Backup & Restore

Protecting your state against human error and physical disasters.

The idea

High availability (like running 3 database replicas) protects you if a single server crashes. But if an admin accidentally types `DROP TABLE users`, that destructive command is instantly replicated to all 3 servers! To survive logical errors or region-wide physical disasters, you must take point-in-time snapshots of your data and ship them to cold storage.

Step 1: The database is running and replicating normally across two nodes.

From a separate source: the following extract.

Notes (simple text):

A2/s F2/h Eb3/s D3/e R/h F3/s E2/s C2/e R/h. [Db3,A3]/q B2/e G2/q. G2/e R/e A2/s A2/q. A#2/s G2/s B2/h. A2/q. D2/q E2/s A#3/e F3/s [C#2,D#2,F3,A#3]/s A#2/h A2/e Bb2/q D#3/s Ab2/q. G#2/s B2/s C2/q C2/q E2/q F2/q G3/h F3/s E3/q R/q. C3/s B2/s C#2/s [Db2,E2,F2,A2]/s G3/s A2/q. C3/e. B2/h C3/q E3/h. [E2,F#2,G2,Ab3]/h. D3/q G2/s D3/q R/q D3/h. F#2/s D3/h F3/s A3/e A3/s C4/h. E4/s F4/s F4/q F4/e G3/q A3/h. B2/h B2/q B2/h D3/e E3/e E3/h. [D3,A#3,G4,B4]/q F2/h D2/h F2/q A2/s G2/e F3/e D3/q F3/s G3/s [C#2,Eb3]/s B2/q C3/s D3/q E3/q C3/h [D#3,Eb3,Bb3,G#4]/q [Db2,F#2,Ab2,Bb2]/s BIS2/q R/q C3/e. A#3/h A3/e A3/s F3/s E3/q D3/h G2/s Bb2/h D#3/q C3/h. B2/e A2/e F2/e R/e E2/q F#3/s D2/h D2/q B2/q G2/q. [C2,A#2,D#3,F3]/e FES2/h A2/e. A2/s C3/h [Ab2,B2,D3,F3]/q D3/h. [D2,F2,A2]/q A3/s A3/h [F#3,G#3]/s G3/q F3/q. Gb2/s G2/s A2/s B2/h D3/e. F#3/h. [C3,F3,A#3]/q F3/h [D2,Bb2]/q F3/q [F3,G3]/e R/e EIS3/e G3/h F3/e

How it works (Full + Incremental)

Taking a full backup of a 10TB database every day is too expensive. Instead, systems take a Full Backup once a week, and then continuously back up the Write-Ahead Log (WAL), which acts as an incremental backup of every single transaction.

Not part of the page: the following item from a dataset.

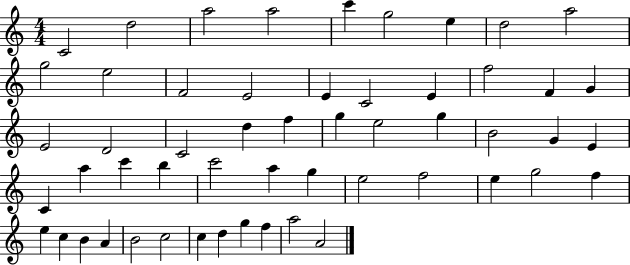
C4/h D5/h A5/h A5/h C6/q G5/h E5/q D5/h A5/h G5/h E5/h F4/h E4/h E4/q C4/h E4/q F5/h F4/q G4/q E4/h D4/h C4/h D5/q F5/q G5/q E5/h G5/q B4/h G4/q E4/q C4/q A5/q C6/q B5/q C6/h A5/q G5/q E5/h F5/h E5/q G5/h F5/q E5/q C5/q B4/q A4/q B4/h C5/h C5/q D5/q G5/q F5/q A5/h A4/h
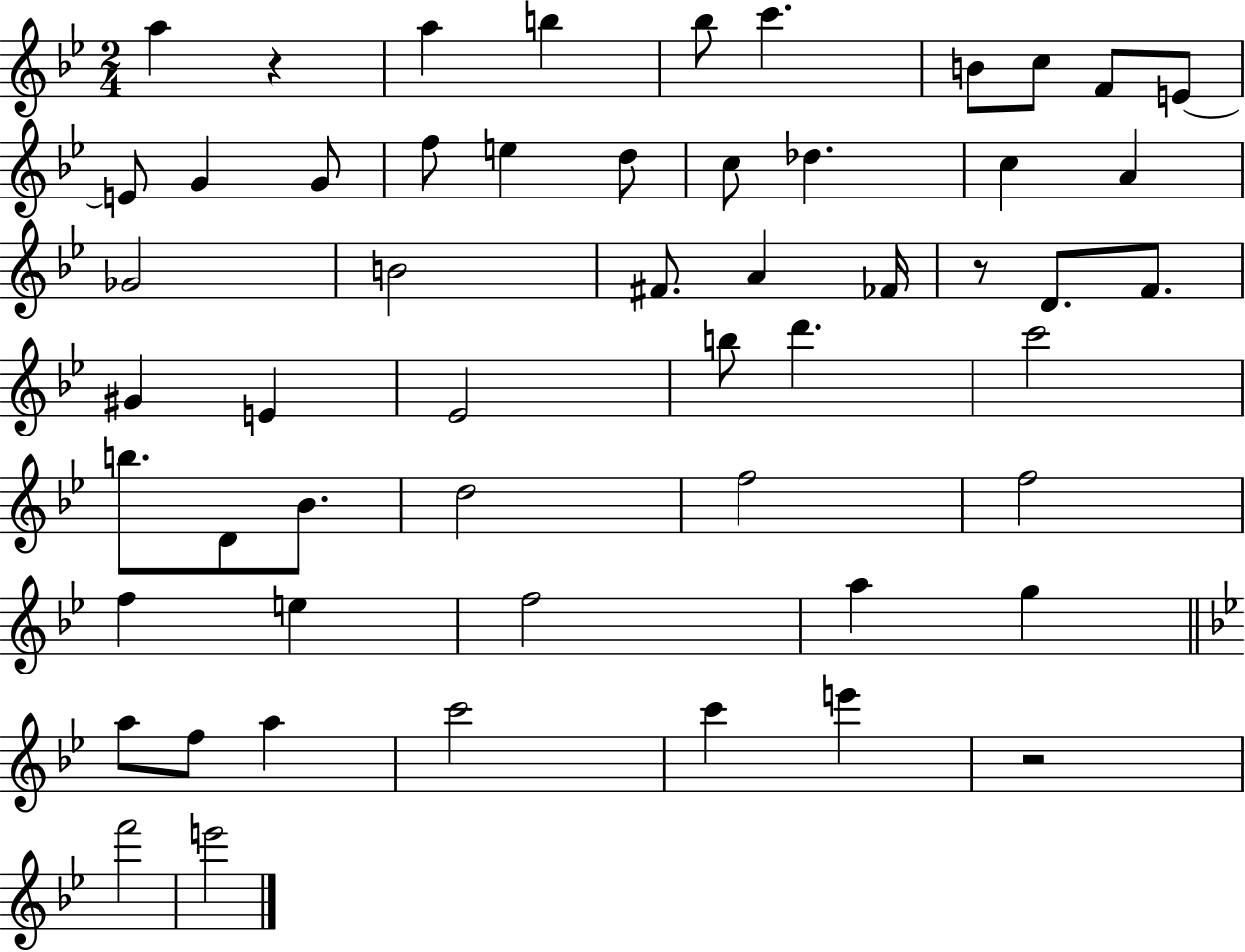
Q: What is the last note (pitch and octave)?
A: E6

# Point-In-Time-Recovery (PITR) Concept

def restore_database(target_time):
    # 1. Fetch the last FULL backup before the target_time
    full_backup = s3.download("s3://backups/db-full-sunday.tar")
    db.load_snapshot(full_backup)
    
    # 2. Fetch all incremental WAL files since Sunday
    wal_files = s3.list("s3://backups/wal/", since="Sunday")
    
    # 3. Replay every transaction sequentially up to the target time
    for wal in wal_files:
        for transaction in wal.transactions:
            if transaction.timestamp > target_time:
                break # Stop exactly when requested!
            db.apply(transaction)
            
    print("Database restored successfully!")

Cost

Storage cost is high (S3 is cheap, but TBs add up). But the real cost is RTO (Recovery Time Objective). Replaying days of WAL files to recover a database can take hours of downtime.

Watch out for

Unverified Backups: A backup that cannot be restored is not a backup. You must regularly automate tests that pull the backup and boot it up in a sandbox.
Cross-Region Requirements: If your database is in AWS `us-east-1` and your S3 bucket is also in `us-east-1`, a total region failure takes out both. Backups must be shipped to a physically separate region.